In modern times, the Ides of March is best known as the date on which Julius Caesar was assassinated in 44 BC. Caesar was stabbed to death at a meeting of the senate. As many as 60 conspirators, led by Brutus and Cassius, were involved. According to Plutarch, a seer had warned that harm would come to Caesar no later than the Ides of March.

On his way to the Theatre of Pompey, where he would be assassinated, Caesar passed the seer and joked, "The ides of March have come," meaning to say that the prophecy had not been fulfilled, to which the seer replied "Aye, Caesar; but not gone." This meeting is famously dramatised in William Shakespeare's play Julius Caesar, when Caesar is warned by the soothsayer to "beware the Ides of March."The Roman biographer Suetonius identifies the "seer" as a haruspex named Spurinna.

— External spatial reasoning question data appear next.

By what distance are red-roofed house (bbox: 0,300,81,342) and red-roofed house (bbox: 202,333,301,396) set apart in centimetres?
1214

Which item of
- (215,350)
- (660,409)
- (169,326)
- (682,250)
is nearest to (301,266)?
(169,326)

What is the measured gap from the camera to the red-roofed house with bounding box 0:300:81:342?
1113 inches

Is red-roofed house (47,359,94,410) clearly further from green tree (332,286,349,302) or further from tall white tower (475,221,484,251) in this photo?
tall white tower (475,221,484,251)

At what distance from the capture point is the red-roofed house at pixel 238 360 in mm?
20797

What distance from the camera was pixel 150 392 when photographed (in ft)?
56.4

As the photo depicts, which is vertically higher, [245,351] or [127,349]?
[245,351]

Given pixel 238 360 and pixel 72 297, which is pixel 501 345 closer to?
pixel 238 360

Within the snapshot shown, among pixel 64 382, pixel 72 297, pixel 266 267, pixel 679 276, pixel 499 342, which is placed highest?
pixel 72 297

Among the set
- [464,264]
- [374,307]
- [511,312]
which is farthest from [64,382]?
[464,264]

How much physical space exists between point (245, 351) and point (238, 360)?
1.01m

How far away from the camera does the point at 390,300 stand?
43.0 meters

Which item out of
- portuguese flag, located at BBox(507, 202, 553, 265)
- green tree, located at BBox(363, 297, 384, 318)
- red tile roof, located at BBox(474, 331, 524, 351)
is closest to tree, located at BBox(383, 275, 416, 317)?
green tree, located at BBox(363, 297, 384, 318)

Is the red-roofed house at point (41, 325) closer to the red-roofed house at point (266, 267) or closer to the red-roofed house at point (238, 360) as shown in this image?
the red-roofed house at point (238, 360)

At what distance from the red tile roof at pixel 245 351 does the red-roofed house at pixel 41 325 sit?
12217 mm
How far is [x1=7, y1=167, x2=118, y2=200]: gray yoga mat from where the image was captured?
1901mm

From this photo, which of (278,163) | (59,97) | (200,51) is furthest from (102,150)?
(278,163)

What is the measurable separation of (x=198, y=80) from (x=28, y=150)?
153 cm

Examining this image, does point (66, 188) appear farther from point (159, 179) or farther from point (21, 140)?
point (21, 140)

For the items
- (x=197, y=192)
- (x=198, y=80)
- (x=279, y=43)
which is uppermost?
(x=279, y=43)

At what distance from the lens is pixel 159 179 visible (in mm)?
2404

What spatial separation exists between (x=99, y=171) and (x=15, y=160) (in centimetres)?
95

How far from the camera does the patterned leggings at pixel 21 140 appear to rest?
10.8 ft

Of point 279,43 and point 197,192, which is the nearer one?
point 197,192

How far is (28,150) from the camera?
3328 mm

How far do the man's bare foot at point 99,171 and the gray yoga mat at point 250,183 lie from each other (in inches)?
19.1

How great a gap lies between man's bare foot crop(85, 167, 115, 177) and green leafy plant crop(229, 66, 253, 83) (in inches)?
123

On the anniversary of Caesar's death in 40 BCE, after achieving a victory at the siege of Perugia, Octavian (later known as Augustus) executed 300 senators and knights who had fought against him under Lucius Antonius, the brother of Mark Antony. The executions were one of a series of actions taken by Octavian as Caesar's adopted heir to avenge his death. The Roman historians Suetonius and Cassius Dio characterise the slaughter as like a religious sacrifice, noting that it occurred on the Ides of March at the new altar to the deified Julius.